Pick out every line in the records that contains the string "light" and copy each one. Match case exactly.

**** RECORDS SHOWN

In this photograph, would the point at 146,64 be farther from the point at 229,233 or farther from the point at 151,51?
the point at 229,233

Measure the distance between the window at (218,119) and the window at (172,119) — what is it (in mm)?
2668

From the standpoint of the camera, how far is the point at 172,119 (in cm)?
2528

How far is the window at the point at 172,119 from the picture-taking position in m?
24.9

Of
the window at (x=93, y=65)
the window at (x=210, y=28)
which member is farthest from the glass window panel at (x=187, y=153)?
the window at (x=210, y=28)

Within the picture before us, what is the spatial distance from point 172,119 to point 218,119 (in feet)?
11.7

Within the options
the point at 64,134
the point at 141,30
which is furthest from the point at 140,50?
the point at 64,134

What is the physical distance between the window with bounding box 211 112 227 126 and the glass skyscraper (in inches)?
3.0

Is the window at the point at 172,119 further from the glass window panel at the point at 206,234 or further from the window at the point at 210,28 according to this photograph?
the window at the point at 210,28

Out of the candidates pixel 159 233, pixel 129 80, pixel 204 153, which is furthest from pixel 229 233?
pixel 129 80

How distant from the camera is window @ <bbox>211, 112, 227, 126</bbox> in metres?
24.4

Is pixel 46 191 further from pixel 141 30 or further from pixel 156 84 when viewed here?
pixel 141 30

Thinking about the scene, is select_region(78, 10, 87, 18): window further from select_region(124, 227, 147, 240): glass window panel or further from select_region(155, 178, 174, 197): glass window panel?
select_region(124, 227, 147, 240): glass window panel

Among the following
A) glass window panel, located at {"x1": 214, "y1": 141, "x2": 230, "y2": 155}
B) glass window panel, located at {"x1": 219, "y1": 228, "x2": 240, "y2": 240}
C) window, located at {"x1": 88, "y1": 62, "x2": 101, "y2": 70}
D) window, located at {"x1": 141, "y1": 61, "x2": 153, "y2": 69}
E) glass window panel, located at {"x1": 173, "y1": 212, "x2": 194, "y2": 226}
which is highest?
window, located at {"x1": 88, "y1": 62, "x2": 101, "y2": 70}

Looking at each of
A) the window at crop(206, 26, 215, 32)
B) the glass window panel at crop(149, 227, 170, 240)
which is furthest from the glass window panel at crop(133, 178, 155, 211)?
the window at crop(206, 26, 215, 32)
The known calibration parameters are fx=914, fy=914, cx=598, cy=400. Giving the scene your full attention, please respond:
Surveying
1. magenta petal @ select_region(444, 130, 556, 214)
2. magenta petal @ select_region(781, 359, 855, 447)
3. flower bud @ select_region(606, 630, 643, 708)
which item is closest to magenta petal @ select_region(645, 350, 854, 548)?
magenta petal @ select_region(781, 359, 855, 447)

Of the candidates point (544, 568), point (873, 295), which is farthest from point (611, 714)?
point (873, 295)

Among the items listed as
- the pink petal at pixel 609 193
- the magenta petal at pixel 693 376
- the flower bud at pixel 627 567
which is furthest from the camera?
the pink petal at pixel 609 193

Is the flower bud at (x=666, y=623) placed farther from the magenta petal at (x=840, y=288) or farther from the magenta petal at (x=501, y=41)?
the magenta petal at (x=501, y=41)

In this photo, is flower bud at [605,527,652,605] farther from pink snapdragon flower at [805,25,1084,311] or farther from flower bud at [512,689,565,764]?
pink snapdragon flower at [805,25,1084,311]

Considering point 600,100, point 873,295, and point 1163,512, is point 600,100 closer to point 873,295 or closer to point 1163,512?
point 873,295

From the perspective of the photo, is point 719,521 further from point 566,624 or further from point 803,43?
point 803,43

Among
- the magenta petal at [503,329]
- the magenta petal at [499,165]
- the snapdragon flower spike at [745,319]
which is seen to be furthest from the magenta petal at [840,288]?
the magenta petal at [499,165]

********
**** RECORDS SHOWN

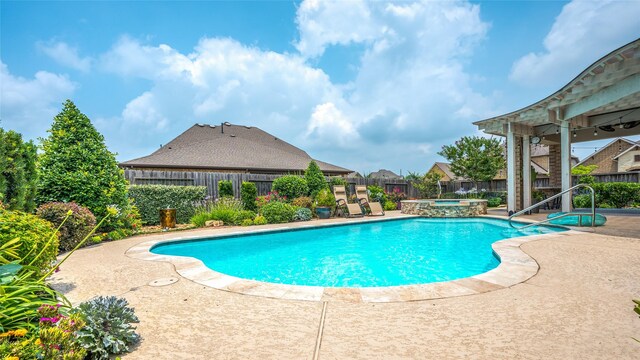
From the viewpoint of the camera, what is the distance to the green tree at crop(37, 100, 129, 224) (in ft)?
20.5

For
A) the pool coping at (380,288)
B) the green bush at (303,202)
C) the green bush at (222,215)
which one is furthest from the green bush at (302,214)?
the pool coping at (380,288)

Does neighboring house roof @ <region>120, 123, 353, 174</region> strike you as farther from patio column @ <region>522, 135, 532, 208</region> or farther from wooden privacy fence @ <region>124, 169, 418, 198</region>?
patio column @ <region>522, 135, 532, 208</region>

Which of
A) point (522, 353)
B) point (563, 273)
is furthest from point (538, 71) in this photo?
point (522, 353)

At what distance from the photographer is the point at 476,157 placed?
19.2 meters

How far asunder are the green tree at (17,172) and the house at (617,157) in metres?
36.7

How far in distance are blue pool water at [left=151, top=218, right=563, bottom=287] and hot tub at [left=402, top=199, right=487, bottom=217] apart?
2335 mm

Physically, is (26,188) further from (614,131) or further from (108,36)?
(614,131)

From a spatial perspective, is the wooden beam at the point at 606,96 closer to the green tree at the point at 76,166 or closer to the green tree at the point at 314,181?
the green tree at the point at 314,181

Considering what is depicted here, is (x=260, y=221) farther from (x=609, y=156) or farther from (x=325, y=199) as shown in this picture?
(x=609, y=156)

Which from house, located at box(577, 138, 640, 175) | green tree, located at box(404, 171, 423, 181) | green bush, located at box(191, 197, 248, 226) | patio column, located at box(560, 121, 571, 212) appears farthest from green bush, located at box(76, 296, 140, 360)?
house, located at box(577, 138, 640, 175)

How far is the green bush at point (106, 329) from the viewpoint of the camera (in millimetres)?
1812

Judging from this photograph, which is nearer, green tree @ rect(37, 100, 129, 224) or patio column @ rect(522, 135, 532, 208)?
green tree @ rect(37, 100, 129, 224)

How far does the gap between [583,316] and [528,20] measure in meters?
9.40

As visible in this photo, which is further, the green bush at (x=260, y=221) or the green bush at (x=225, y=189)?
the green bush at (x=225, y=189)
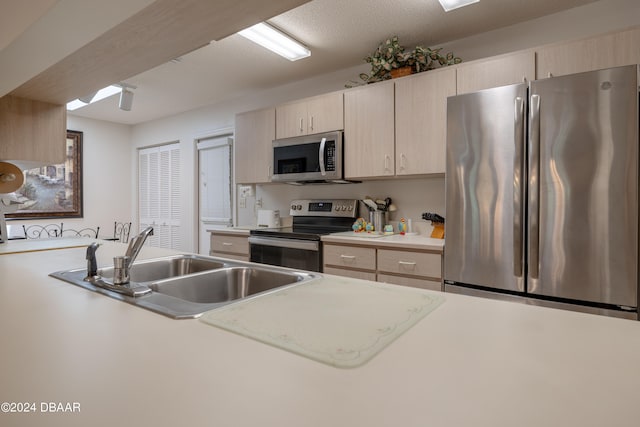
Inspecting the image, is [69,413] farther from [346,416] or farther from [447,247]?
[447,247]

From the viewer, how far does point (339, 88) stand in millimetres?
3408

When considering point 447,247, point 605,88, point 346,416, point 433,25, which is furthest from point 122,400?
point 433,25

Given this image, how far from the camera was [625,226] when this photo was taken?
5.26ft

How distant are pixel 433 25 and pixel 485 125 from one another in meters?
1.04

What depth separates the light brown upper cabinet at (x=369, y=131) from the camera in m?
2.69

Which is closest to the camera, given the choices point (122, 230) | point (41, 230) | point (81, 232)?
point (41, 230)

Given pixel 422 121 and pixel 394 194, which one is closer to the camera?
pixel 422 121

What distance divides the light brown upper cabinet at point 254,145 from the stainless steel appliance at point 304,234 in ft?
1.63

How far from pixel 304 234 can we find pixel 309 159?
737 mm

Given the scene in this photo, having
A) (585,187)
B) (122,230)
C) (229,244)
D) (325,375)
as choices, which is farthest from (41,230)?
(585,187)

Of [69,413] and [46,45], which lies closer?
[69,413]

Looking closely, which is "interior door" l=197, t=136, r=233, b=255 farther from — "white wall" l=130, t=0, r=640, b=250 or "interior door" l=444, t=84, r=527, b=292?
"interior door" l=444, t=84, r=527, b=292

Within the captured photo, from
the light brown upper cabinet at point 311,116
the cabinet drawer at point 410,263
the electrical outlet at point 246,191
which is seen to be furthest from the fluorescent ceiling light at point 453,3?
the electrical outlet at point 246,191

********

**OUTPUT FOR THIS EXERCISE:**
What depth separates the light brown upper cabinet at (x=369, y=131) from the camera in m?
What distance divides the light brown upper cabinet at point 254,145 from the stainless steel appliance at point 304,234 in ft?
the light brown upper cabinet at point 311,116
which is seen to be furthest from the fluorescent ceiling light at point 453,3?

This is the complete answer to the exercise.